I think I've debugged this! The problem was misconfigured DNS. I figured this out when I tried upgrading my system in parallel with stuck cargo, and saw the following output from my systems package manager:

 direnv allow
direnv: loading ~/projects/wasmer/.envrc
direnv: using nix
direnv: ([/nix/store/wmgfjn5z4dj3z46548gl1zpnk06b42w3-direnv-2.27.0/bin/direnv export fish]) is taking a while to execute. Use CTRL-C to give up.
warning: unable to download 'https://cache.nixos.org/i776f62w3vlkyybs0fy64645zg6509is.narinfo': Couldn't resolve host name (6); retrying in 341 ms
warning: unable to download 'https://cache.nixos.org/mpkz2cwrf4bh957c3bbx010g5243w91g.narinfo': Couldn't resolve host name (6); retrying in 250 ms
warning: unable to download 'https://cache.nixos.org/i776f62w3vlkyybs0fy64645zg6509is.narinfo': Couldn't resolve host name (6); retrying in 623 ms
warning: unable to download 'https://cache.nixos.org/mpkz2cwrf4bh957c3bbx010g5243w91g.narinfo': Couldn't resolve host name (6); retrying in 640 ms
error: interrupted by the user

It would be nice if Cargo printed an error message along these lines as well.

petr-tik commented 2 years ago

thanks for filing this. I may have experienced a similar problem with a corporate ssh config pointing to an internal crates registry and was wondering if they overlap enough to share a solution.

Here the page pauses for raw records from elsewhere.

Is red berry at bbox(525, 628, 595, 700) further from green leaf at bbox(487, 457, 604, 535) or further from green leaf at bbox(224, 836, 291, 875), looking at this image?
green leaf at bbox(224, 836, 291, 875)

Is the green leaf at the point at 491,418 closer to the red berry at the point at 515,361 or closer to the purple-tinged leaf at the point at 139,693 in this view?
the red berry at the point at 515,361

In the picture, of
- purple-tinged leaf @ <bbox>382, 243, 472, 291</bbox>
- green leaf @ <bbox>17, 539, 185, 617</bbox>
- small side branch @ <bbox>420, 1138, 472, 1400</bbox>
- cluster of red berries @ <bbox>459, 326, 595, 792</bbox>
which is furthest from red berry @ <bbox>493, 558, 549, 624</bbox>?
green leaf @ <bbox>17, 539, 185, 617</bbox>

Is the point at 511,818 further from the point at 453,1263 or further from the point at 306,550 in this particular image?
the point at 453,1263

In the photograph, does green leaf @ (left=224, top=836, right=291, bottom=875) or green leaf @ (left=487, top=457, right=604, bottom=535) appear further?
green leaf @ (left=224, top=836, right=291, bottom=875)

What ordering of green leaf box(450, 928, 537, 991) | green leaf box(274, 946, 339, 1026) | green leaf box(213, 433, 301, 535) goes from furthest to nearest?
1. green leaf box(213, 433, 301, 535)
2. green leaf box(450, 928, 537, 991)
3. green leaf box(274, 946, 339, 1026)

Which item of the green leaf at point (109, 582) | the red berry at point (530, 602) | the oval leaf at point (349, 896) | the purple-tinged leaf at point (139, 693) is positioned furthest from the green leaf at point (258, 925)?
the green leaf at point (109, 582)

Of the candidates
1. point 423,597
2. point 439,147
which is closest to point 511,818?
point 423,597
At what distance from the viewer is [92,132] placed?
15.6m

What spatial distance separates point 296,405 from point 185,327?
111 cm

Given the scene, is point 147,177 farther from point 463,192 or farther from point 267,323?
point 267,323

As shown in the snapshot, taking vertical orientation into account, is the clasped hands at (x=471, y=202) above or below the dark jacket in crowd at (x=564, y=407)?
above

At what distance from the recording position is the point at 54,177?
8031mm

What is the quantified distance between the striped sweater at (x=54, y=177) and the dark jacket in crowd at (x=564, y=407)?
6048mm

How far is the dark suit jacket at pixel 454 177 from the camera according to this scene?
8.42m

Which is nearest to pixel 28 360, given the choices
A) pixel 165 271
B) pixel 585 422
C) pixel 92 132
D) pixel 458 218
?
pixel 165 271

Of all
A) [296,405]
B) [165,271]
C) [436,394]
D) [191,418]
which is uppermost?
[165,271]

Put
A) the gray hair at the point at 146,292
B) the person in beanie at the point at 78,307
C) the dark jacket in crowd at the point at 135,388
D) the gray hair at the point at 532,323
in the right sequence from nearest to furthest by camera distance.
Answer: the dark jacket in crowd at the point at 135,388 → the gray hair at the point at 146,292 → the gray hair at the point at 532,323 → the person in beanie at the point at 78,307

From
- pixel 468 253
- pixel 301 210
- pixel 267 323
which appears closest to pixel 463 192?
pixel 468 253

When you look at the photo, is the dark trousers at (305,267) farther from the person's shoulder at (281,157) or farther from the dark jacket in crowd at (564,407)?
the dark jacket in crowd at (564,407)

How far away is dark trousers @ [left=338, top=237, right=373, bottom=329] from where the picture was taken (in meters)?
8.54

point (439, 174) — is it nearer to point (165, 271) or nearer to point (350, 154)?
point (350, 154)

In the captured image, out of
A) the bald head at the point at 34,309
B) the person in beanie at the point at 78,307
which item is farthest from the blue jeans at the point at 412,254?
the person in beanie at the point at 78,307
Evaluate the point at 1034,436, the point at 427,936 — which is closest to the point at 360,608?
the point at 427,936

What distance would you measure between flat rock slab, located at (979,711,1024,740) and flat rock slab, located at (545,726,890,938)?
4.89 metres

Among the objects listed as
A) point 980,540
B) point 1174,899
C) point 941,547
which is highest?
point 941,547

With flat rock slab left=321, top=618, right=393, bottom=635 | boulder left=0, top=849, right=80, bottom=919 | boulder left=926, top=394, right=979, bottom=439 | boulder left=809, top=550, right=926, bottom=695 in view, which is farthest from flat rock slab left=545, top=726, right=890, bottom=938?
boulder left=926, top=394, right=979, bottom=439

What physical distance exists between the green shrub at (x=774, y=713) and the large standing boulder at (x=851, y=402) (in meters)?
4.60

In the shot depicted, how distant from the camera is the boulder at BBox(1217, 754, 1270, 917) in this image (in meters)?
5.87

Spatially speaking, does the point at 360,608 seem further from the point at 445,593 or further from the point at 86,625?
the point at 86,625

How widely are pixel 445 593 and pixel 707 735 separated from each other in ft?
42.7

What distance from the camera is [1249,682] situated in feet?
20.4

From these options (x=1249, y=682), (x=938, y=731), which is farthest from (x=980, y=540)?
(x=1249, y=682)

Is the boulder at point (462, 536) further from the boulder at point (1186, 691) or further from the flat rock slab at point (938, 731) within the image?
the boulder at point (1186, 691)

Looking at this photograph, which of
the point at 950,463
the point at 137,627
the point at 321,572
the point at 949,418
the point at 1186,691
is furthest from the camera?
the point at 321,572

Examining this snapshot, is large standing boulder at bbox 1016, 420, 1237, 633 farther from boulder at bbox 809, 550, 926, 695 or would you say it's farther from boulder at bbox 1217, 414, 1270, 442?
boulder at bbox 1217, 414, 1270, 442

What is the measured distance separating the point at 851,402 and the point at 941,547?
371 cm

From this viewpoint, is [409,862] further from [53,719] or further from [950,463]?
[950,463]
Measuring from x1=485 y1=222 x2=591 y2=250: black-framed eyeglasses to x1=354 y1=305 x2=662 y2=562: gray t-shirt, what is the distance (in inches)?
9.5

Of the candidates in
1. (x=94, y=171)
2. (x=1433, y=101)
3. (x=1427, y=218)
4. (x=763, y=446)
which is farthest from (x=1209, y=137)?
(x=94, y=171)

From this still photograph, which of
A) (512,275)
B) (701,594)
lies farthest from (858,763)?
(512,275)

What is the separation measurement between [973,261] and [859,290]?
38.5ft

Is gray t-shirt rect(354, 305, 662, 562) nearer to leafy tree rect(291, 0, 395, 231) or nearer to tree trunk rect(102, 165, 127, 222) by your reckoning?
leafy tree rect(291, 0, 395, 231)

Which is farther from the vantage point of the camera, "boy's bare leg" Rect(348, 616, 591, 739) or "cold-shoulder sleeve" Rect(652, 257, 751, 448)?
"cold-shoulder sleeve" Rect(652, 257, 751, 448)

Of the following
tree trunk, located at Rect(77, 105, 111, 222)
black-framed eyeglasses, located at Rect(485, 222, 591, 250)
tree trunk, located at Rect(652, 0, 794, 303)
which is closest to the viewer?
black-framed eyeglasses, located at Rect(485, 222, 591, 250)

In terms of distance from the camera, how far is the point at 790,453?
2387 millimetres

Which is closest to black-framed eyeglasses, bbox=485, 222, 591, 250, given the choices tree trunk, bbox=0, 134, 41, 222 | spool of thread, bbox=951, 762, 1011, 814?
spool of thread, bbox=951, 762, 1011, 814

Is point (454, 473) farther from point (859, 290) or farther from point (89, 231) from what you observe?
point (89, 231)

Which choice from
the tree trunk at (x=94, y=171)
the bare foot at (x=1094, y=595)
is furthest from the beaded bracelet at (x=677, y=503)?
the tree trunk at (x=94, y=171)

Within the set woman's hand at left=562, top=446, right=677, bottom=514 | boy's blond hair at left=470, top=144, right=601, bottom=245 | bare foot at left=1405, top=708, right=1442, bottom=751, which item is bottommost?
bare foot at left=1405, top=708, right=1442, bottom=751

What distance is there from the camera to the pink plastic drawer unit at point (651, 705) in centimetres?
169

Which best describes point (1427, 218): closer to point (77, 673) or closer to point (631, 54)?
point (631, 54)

Specifically, I have 2 questions:

  1. Is there any heuristic timeout value (static or dynamically calculated from ping) that can be used to automatically interrupt downloading with an error message.
  2. What's the most actionable information that we can give back to the user to fix their network problems?